Pero bueno, esa es mi historia y no la de Filiberto. Y la de Filiberto venía por la xenofobia. Y la xenofobia viene porque se ha instalado en el pueblo una familia marroquí y algunos desconfían. ¡Pero qué vas a desconfiar si él, que se llama Nabil, viene de pastor para el Eusebio, que está ya cascado de tanto andar a la intemperie con el rebaño y no encuentra por estos contornos quien le eche una mano, lo primero porque por estos contornos no queda un alma joven y lo segundo porque las almas jóvenes pastores no quieren ser, quieren ser raperos; y ella, que se llama Maja, viene a trabajar en la fábrica de queso y yogures de leche de oveja churra, a echar una mano a la Faustina, emprendedora rural, que ha tenido los santos güevos de hacerse empresaria en un pueblo de cincuenta habitantes, jubilados la mayoría, así que a ver de dónde sacaba si no a la empleada que necesita, que ella sola con todo no puede!
Encima, esta parejita foránea aporta al pueblo cuatro chavalejos para que corran por las calles y tropiecen con los cantos, porque son los únicos, que no hay otros, aquí no quedan ya más que viejos.
Total, que la xenofobia creo yo que no procede en este caso. Se han metido a vivir en la casa vieja de la tía Teodora, que se la ha dejado gratis porque se estaba cayendo y tiene la esperanza de que la adecenten un poco y la hagan cuatro arreglos para que así por lo menos no se hunda, que sería una pena, que es la casa en que nació.
Si no quieren ir a misa, que no vayan. ¡Si la mitad de los domingos no vamos ni nosotros, con cualquier excusa! Al vermú no falta nadie, eso sí. Estos tampoco irán al vermú, por lo que se ve. Si no quieren comer chorizo ni beber vino, pues que ni lo coman ni lo beban, ellos se lo pierden. Aunque eso me gustaría a mí verlo en cuanto lleven aquí tres meses y les invite a merendar en la bodega el tío Aniceto y les saque el jarro de vino de cosecha que le ha salido este año del majuelo ese de Valdesendino, que da una uva que pa qué, mezcla de negra aragonesa y blanca valenciana. O cuando les ponga debajo de las narices el plato de choricillo casero de la matanza, que lo adoba la tía Genara con una mano que ya la quisiera el mejor pelotari; y, sobre todo, con mucho magro de los jamones delanteros y poco tocino, lo justito para que ahueque un poco, y buen pimentón que le trae de su pueblo de La Vera la Lucre, que es extremeña y se casó con mi primo Pedro por recomendación del pastor merinero que hacía la trashumancia; pero esa es otra historia que a lo mejor la cuento otro día. El caso es que el chorizo casero de la tía Genara no tiene nada que ver con el comprao, que es todo sebo disimulado con colorantes.

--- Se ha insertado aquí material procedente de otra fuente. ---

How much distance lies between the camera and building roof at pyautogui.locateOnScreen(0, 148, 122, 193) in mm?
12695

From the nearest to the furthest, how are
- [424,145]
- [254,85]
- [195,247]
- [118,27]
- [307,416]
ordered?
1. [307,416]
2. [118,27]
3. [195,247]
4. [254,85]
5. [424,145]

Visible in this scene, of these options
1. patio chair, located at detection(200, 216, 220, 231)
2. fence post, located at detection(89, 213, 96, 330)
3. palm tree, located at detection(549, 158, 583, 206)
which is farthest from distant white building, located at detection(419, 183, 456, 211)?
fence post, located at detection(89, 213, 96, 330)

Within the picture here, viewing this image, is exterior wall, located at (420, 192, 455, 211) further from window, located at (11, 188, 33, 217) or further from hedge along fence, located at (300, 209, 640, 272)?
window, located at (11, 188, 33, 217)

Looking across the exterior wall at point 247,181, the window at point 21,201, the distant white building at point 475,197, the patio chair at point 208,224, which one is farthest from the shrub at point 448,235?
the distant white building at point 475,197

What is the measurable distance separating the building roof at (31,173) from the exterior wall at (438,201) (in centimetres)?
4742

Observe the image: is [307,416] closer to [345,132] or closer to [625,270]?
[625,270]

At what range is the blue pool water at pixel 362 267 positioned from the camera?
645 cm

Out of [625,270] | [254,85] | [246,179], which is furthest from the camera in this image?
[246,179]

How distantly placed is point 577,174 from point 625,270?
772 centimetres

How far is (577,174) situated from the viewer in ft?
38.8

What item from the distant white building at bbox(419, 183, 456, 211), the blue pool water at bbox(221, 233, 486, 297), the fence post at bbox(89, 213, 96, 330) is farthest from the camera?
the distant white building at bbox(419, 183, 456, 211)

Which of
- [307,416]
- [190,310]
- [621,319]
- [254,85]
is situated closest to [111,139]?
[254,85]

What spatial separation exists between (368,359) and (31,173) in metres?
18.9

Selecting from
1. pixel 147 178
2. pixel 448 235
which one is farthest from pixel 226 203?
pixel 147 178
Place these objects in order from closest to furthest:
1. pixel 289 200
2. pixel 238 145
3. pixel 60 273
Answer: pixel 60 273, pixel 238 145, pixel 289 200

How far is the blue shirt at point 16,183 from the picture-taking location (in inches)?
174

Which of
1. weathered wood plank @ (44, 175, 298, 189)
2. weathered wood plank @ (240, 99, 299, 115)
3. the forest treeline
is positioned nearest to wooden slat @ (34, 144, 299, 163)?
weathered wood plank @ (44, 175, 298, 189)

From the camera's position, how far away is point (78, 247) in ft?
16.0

A lo que iba, coñe, que me desvío: que si el Nabil este tiene huevos a subir un par de veces a la bodega del tío Aniceto y no catar el chorizo ni pingar del jarro, pues ole sus güevos y ole su religión, que yo por tan poca cosa no me voy a hacer xenófobo, ¡y mira que soy patriotero y defiendo a muerte por dondequiera que vaya el vino y el chorizo de mi pueblo!